Gaussian Processes and Fast Matrix-Vector Multiplies

Iain Murray, 2009.

Gaussian processes (GPs) provide a flexible framework for probabilistic regression. The necessary computations involve standard matrix operations. There have been several attempts to accelerate these operations based on fast kernel matrix-vector multiplications. By focussing on the simplest GP computation, corresponding to test-time predictions in kernel ridge regression, we conclude that simple approximations based on clusterings in a kd-tree can never work well for simple regression problems. Analytical expansions can provide speedups, but current implementations are limited to the squared-exponential kernel and low-dimensional problems.
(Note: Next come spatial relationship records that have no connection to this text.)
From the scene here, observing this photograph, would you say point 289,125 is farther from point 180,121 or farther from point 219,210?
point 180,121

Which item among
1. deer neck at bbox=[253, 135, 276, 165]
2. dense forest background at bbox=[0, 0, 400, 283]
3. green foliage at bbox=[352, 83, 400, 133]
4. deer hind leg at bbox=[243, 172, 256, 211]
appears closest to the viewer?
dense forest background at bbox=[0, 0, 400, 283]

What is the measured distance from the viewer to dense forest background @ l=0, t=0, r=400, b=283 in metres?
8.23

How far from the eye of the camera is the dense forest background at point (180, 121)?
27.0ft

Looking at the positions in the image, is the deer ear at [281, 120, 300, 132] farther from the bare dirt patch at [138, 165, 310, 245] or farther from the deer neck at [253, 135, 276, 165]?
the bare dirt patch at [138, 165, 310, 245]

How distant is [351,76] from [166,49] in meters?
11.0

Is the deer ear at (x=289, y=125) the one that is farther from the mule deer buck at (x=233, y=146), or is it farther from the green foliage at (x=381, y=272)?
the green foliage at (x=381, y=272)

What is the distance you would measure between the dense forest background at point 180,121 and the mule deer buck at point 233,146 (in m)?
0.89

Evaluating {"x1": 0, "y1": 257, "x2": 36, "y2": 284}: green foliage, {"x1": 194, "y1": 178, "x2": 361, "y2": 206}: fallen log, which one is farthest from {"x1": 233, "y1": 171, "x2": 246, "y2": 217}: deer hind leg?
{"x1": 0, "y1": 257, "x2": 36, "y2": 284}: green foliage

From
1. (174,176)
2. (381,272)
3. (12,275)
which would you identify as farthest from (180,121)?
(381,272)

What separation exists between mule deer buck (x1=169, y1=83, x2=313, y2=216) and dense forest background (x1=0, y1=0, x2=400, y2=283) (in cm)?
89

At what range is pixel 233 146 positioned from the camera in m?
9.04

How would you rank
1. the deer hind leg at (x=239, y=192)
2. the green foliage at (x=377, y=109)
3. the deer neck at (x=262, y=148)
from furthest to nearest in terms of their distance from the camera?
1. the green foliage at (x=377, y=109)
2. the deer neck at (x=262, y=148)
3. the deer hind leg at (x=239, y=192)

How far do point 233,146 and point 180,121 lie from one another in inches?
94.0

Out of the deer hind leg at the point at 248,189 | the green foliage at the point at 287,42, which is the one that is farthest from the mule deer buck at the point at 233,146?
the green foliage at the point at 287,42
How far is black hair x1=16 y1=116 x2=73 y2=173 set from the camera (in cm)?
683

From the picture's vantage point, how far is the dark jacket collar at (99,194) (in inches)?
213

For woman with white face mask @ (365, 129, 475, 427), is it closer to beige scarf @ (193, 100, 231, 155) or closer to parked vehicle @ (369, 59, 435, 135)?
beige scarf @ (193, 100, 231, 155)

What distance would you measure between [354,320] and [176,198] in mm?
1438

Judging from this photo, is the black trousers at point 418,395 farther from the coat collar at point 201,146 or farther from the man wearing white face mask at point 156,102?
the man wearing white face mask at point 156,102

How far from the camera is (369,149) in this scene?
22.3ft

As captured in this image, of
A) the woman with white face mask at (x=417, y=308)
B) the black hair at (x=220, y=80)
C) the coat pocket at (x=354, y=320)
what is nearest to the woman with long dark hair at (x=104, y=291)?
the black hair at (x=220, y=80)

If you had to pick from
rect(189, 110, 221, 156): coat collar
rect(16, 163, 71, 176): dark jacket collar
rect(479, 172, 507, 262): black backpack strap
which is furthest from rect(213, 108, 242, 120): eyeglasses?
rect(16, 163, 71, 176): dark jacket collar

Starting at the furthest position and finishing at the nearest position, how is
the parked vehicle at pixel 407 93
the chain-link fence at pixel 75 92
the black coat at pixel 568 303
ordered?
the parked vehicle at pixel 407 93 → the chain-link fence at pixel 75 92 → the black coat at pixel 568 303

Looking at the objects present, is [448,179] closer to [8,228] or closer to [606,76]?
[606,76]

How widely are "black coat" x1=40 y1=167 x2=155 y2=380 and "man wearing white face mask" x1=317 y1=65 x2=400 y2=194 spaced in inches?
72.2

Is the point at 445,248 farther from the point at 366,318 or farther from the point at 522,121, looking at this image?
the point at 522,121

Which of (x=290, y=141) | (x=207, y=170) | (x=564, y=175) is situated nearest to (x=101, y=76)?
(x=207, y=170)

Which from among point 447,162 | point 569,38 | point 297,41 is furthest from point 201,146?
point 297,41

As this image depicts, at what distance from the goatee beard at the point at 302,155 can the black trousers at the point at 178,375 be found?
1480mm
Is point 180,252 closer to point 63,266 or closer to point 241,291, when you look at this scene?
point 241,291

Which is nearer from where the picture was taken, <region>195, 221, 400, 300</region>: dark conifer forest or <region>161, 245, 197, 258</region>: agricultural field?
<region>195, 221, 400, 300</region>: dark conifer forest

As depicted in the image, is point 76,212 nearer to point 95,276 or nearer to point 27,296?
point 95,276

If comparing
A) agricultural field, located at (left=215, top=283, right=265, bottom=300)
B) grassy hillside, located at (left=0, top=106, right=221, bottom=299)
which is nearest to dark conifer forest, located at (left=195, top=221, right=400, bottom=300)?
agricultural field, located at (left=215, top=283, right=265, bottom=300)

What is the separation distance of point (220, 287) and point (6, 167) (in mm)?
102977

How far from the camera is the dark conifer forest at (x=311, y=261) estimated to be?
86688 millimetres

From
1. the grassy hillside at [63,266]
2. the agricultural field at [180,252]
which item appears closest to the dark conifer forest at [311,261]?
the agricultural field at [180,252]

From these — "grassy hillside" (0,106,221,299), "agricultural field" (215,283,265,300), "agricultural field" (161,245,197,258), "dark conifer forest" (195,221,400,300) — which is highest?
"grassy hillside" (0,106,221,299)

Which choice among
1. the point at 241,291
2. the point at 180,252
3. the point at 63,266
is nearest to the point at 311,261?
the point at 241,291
We discuss future directions.

[PDF, DjVu, GoogleViewer, BibTeX]

Presented at the Numerical Mathematics in Machine Learning workshop at the 26th International Conference on Machine Learning (ICML 2009), Montreal, Canada. The talk, available online, covered slightly different material.

Related work carried out after this note was reported in a JMLR paper. Actually some work was done before this note, but getting negative results published is hard.

Since writing this note, some other promising approaches have appeared. The method of Ambikasaran et al. (2015) is available in George, and looks good for low-dimensional problems. Also Wang et al. (2019) seems to be a big step forwards, with demonstrations of some high-dimensional problems working in practice, and will be interesting to track.